The steps taken by the United States and the European Union to first place financial pressure on the Gaddafi Regime, and then to authorize limited bombing of targets of interests in support of Libyan Transitional Council’s efforts to remove the autocratic Gaddafi Regime, show that intervention does not necessarily lead to foreign entanglements.
History shows us that this notion is not without precedent.
The 1999 NATO intervention in Serbia which led to the liberation of Albanian majority Kosovo from an oppressive Serb Government, the global pressures on Sudan to grant first fair representation and failing that full independence to South Sudan and the United Nations intervention to stave off the conquest of the Republic of Korea by the forces of authoritarian Communism are prime examples of how limited war can achieve great success.

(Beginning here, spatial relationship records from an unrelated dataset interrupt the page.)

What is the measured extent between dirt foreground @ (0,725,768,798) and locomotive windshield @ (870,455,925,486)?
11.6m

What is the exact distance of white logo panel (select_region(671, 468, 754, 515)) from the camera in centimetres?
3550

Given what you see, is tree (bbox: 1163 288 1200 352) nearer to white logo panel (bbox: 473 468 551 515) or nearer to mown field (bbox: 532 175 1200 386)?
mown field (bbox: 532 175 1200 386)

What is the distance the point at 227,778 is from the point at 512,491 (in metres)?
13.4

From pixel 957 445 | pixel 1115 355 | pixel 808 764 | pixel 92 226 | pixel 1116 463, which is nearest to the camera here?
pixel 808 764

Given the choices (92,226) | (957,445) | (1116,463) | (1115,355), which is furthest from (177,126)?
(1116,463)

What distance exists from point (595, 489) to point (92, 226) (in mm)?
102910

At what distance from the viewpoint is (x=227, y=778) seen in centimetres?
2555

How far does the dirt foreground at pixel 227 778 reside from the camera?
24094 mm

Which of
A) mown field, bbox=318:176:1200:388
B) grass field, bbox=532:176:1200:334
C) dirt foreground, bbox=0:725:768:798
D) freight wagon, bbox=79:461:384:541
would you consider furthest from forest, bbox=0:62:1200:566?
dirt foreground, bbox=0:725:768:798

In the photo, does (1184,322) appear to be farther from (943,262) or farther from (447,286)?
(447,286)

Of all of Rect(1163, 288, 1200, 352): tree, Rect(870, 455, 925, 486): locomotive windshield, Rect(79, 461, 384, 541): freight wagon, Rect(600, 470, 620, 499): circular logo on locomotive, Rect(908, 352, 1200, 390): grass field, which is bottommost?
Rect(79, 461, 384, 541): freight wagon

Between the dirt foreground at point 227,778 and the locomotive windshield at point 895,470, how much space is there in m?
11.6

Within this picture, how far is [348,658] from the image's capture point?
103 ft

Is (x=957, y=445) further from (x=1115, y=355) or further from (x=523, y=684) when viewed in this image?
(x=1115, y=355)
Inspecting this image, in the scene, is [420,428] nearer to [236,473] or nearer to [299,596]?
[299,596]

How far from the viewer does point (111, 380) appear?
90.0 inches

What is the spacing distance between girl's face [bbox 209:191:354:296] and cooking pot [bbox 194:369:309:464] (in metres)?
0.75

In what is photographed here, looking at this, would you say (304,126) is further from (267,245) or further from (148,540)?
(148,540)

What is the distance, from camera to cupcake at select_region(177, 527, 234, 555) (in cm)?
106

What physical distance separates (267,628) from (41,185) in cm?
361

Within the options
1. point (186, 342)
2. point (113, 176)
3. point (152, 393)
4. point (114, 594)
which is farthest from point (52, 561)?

Americans tend to view foreign entanglements through the lens of the Vietnam War. Even then, media manipulation of the ramifications of such events at the 1968 Tet Offensive have distorted the American public’s ability to judge success and failure overseas with a necessary degree of precision.
The gains made by the forces of democracy in Libya show that the Western World can advance the cause of liberty, equality and brotherhood without having to resort to overwhelming force.
Even if direct and aggressive intervention is required—as it was in the case of the Korean War—such intervention does not guarantee automatic tragedy, loss of civil liberties and a decline in the standard of living.
Such fears are merely boogiemen deployed by certain interest groups to deny America and the Western World the barest courtesy of open debate on the merits of an interventionist foreign policy.
Such propaganda was used to great effect in the Vietnam War. The insurgency in South Vietnam—the famed Viet Cong—had been broken in the Tet Offensive, the North Vietnamese Army was shattered by American firepower and yet Hanoi’s propaganda was able to sap American patience and thus her will to fight.
After 1973, the United States began to halt the necessary aid—air support, maintenance support—required by the South Vietnamese to continue the war. Military historians contend that as long as the Army of the Republic of Vietnam was given material aid; the thousands of US troops deployed to Vietnam could have been brought home with no adverse effect to the war effort.
Instead, the US Congress stopped military aid to the South and the North Vietnamese—with a generous helping of Soviet and Chinese aid—overran the South to the determent of democracy.
The same mistake should not be made in Libya. America should commit to aiding the Libyan Transitional Council’s quest to bring popular rule to that North African nation.
We should not be haunted by the ghosts of the past, rather we should ensure that their lives were not shed in vain. An isolationist, non-interventionist stance is unwise to embark upon in an increasingly globalized society.
When Washington wrote his Farewell Address cautioning the infant Republic from engaging in foreign entanglements, America could afford to be an island unto itself. A decade later the United States Navy was patrolling the waters of the Mediterranean, actively intervening to stop the Barbary States from plundering our commerce, an act which proved that our First President’s wisdom was not infallible.
Now we face our own Barbary Coast crisis and we ought to highly resolve to redouble our efforts in the defense of democratic principles abroad.